▶ Objectives:
1. List every tennis player named by full name in the article about Tsitsipas's Monte-Carlo title.
2. Count the lines of the records that contain the string "photograph", with case counting, and reply with the number alone.

▶ Source:
----

The emotions on Stefanos Tsitsipas’ face said it all Sunday afternoon, when the Greek star claimed his third Rolex Monte-Carlos Masters title. The 12th seed was thrilled with his victory, which he believes is his best in the Principality.

“If I have to compare my level of tennis with the last two times that I have won here, I would probably say this time has been the best that I have come up with some incredible tennis,” Tsitsipas said. “You can easily say, ‘Stef, you won the first time here without dropping a set, wouldn’t that be the best performance that you have had in Monte-Carlo?’ I would tell you, ‘Not exactly’.

“I had an opponent in the semi-finals that is a world-class tennis player right now who refused to lose to anyone, and he’s been on a very good streak. So overcoming that obstacle, it’s definitely a sign that my tennis is progressing and I’m able to push those players.”

On Saturday, Tsitsipas was one point from trailing the in-form Italian Jannik Sinner by a double break in the third set of their semi-final. The Greek explained that topping off his Sinner victory with the performance he produced against a clay-court stalwart like Casper Ruud in the final shows where his level is.

“It’s definitely a sign that I’m there and the consistency’s showing, and definitely I’m capable of big things. I just need to keep an open mind, keep improving, because if you don’t improve, things tend to fluctuate and not quite go towards the same path that I’m building towards,” Tsitsipas said. “I saw a few things today I feel like I can improve on. I usually say that perhaps after losses, but even after wins there is plenty to learn from. What I can take from that is there are a few bits and pieces that I can add to my game that can help me even better.”

On his triumph against Sinner, the first-placed player in the PIF ATP Live Race To Turin, Tsitsipas added: “He’s a much better player now than he was back then. And I saw it the other day, he was pushing me to my limits, and I had to reach a level of physicality that I haven’t felt myself before in a long time.

“So it was very small margins that played an important role in the development of that match. I do believe he’s one of the favourites during the entire clay-court swing.”

Tsitsipas lost just five games in the final against Ruud, but the champion was clear that it was not an easy clash against the two-time Roland Garros finalist.

“The first set might have shown that it was easy, but in my mind, I knew that there was a battle there. Perhaps when the set finished, I was like, ‘Okay, the score is different to what I feel on court’. It was 6-1, which is a good set for me,” Tsitsipas said. “But at the same time, I knew that this opponent is not going to play any worse than he did in the first set, [and] it’s not easy as well to maintain my level at that level that I maintained it in the first set, so I have to be careful, I have to be going through the motions and the tactical changes that my opponent might impose.”

After a slow start to 2024 and falling outside the world’s Top 10, how much did Tsitsipas need a week like this?

“A lot. I did need a week like this a lot, especially the rough months that I have been through the last half of 2023 until now. It hasn’t been the best of times in terms of where I wanted to be, so getting back here and winning the title is something that I was definitely not aiming for and it came naturally,” Tsitsipas said. “Winning this tournament three times is something I would have never imagined. Even when I first got it the first time, I obviously thought it was a great feeling and that place is special towards me.

“But getting the Holy Trinity, as I call it, is something that I will fully cherish it and take the most out of this moment.”

----

▶ Information given:

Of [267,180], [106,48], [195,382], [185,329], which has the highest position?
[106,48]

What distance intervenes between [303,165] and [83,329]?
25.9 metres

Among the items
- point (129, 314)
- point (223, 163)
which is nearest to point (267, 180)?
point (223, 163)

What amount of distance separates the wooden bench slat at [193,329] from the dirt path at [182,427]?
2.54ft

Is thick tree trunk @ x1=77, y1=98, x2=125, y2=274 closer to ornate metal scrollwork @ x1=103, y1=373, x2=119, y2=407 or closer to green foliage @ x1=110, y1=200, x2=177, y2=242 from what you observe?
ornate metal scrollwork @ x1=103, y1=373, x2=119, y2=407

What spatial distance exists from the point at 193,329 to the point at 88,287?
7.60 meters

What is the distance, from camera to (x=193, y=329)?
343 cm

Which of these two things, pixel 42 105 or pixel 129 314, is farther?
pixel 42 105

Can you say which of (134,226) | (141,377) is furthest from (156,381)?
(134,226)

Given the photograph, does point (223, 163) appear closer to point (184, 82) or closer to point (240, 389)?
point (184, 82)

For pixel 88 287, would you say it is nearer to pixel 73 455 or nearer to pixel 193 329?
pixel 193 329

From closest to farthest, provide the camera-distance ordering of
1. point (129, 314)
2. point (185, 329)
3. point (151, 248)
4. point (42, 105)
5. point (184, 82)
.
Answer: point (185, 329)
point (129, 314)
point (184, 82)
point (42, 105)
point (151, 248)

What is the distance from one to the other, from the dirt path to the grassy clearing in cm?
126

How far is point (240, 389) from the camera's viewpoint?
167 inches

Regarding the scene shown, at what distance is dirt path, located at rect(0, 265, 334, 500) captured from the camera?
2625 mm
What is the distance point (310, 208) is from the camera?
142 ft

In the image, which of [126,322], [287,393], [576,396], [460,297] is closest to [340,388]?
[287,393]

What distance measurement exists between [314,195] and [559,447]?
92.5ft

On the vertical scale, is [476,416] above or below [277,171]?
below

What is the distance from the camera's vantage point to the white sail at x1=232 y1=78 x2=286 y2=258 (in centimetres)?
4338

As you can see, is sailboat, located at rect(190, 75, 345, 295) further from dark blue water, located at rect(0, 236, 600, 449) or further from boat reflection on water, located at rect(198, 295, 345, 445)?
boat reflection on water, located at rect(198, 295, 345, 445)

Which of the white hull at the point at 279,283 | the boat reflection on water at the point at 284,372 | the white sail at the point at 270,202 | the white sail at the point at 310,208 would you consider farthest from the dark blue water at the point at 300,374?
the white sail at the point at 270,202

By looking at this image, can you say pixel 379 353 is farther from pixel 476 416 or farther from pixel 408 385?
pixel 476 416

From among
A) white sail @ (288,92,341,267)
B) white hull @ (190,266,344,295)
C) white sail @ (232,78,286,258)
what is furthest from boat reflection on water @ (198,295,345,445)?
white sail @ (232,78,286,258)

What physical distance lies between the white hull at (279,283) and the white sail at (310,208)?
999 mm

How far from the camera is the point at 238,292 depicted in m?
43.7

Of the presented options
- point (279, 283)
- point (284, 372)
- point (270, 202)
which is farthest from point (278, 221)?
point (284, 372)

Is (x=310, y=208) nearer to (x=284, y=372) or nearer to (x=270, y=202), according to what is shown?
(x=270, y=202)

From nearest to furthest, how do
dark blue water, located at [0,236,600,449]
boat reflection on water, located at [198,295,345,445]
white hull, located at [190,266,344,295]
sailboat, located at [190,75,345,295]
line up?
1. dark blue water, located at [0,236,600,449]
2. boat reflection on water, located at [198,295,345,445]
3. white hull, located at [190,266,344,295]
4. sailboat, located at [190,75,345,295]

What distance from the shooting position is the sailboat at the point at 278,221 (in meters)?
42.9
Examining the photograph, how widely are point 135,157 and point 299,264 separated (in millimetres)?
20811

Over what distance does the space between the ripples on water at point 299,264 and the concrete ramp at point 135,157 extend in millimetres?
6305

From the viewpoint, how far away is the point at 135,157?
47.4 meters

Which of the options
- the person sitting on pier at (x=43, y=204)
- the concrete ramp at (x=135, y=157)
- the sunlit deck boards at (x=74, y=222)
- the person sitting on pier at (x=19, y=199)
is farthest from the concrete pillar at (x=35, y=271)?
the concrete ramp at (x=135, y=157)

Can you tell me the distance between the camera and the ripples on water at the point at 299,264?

----

▶ Final answers:
1.
Stefanos Tsitsipas
Jannik Sinner
Casper Ruud

2. 2